Verified fact: Merz also invoked Afghanistan as a warning, describing the long withdrawal problem in conflicts where entering is easier than leaving. This is not a side remark. It is his framework for understanding the war in Iran: escalation may be easier than resolution, but both come with costs.

Informed analysis: If the U. S. lacks a strategy, as Merz argues, then each new move becomes harder to interpret as part of a coherent endgame. That uncertainty weakens allies, complicates talks over sanctions, and makes maritime security in the Strait of Hormuz even more politically sensitive.

What happens if the Hormuz dispute hardens further?

Verified fact: The Strait of Hormuz is described in the context as a strategically important passage for oil and gas shipments from the Gulf region. The Iranian proposal under discussion would link any opening of the blockade to reciprocal action by the United States and later talks on the nuclear program. Rubio rejected that framing, calling it not an opening but a system where Iran would keep control over passage.

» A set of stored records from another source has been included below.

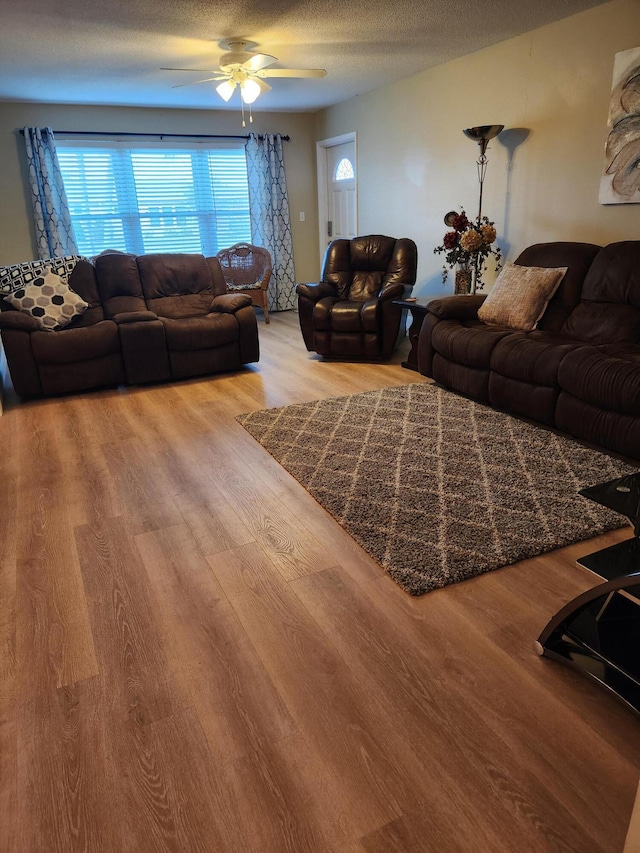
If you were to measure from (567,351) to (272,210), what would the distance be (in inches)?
210

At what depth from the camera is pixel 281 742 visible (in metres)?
1.43

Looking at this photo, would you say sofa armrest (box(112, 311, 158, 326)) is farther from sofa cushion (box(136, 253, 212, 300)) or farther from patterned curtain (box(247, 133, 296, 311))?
patterned curtain (box(247, 133, 296, 311))

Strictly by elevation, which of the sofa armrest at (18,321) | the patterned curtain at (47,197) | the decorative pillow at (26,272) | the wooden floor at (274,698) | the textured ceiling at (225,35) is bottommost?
the wooden floor at (274,698)

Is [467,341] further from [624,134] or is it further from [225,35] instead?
[225,35]

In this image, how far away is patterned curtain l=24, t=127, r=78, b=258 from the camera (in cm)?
604

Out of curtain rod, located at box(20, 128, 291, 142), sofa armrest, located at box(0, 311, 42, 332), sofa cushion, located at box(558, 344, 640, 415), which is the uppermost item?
curtain rod, located at box(20, 128, 291, 142)

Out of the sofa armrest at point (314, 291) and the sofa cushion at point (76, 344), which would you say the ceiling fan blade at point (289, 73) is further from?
the sofa cushion at point (76, 344)

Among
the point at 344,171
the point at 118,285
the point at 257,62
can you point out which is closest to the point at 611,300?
the point at 257,62

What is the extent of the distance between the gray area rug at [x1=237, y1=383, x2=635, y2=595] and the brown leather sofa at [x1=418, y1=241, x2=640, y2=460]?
0.46ft

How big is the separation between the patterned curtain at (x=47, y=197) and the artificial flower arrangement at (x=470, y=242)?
427 cm

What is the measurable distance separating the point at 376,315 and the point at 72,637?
3594mm

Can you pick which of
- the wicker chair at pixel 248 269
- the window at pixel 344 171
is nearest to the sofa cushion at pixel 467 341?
the wicker chair at pixel 248 269

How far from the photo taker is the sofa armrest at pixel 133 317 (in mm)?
4484

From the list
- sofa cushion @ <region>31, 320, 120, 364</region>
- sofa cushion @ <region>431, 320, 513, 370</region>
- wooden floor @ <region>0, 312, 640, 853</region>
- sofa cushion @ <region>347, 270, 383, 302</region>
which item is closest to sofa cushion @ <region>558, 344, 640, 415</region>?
sofa cushion @ <region>431, 320, 513, 370</region>
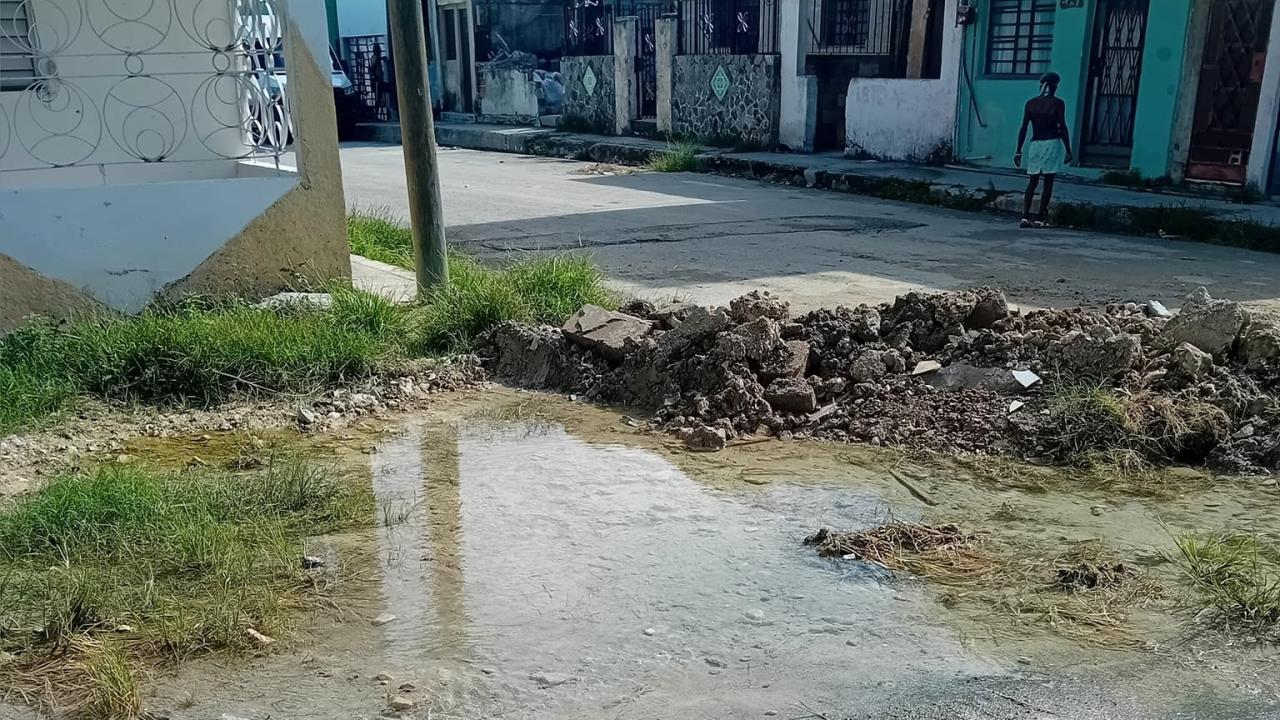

Informed analysis: The core contradiction is now visible. Merz says the war is inflicting damage and that it should end quickly. Brussels refuses sanctions relief. Washington is still testing an Iranian offer. Tehran is using access to a global shipping lane as leverage. Those positions do not add up to a shared diplomatic strategy; they add up to a managed drift toward deeper confrontation.

The accountability question is therefore simple: who is defining the end of this conflict, and on what terms? If the United States is acting without a strategy, if Europe is rejecting relief, and if Iran is bargaining through pressure on Hormuz, then public debate needs more than slogans. It needs transparency about objectives, red lines, and costs. That is the gap Merz has exposed, and it is the gap that now shapes the Iran war.